It’s been a few weeks since Google’s Chrome browser started blocking ads from sites that use intrusive ad formats like pop-ups, annoying flashing animated ads, and a few others.

Since there’s been a lot of confusion about exactly what Google Chrome will be blocking, and how that may impact either their campaigns or digital advertising in general, we wanted to take a few minutes to fill in some of the details here.

How does Chrome’s ad filtering work?

One misconception about Chrome’s new ad blocking feature is that it filters out only individual “bad” ad units. It actually will filter out all ads from particular websites that use either intrusive ad formats — or simply are too dense with ads, and light on content.

Here’s what they’re doing:

A group of companies and trade associations in the digital space organized a coalition called the “Coalition for Better Ads” surveyed a large sample of users in North America and Europe to identify the most intrusive, unhelpful, and — frankly — annoying ad formats on both desktop and mobile. With those results, the coalition identified a number of ad formats and website practices that they wanted to filter out of the web experience.

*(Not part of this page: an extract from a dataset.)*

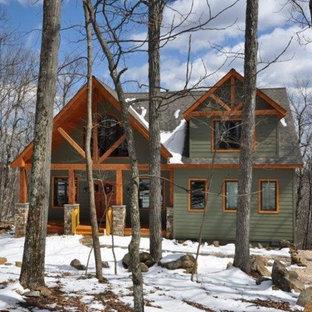 Inspiration för mellanstora rustika gröna hus, med två våningar, sadeltak och tak i shingel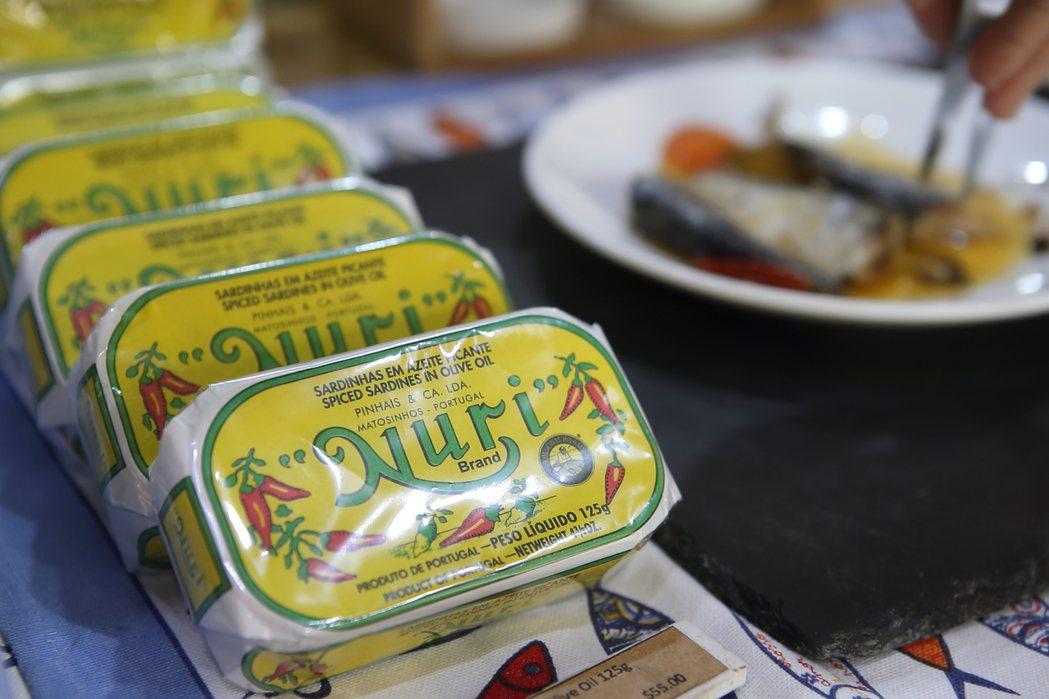 衛福部食藥署預告「酸化罐頭食品製造業者自主衛生管理指引」草案,提供業者酸化罐頭時...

Google has surveyed, and continues to survey, sites for compliance with the “Better Ads Standards”. Sites that score poorly are warned and have the ability to have their site reviewed again once they have made updates.

Then, as a Chrome user browses the web, the browser checks against the sitelist to determine if the site is in compliance with the standards. If not, ALL the ads are filtered and replaced with a notice to the user that the ads haven’t been loaded. Users will see something like the image below if they load a site that is in violation of the standards.

Blocked ads on mobile phone

Wait! Doesn’t Google make most of its money on advertising?!

Yes, and — to their credit — when they block all the ads on sites that violate the ad standards, they’re also going to be blocking their own text, display, and digital video ads. They’re betting that users will be happier with a cleaner experience, and that they can make up the revenue on users browsing better sites more often.

Although, it’s worthy of note that since YouTube is compliant with these standards, there shouldn’t be any changes in ads on embedded YouTube videos, nor would ads be blocked on YouTube itself.

How will this affect my digital advertising?

Well, the good news is, if you’re a DSPolitical client, it probably won’t.

That’s because of the way we buy media for our clients. We are sticklers for ad quality to begin with, so our clients don’t have to worry that they’re going to have any drop in delivery or negative impacts to the quality metrics they see in our reporting dashboards. Since we buy high-quality ad impressions on reputable sites, it simply shouldn’t be an issue — and we’re not seeing any impact in our deliveries.

More broadly, this is going to be good for internet users (including you and me) as a whole, which is always a good thing for advertisers. Mainly, improving the overall experience online by disincentivizing publishers from filling their sites with intrusive and irritating ads means that — down the road — good advertising will be even more noticeable and viewable. And advertisers won’t have to resort to extreme measures to make sure that users see their messages.

We’re pretty excited to see the long term impact of quality measures like this on the online user experience, and we’re definitely watching closely as things develop.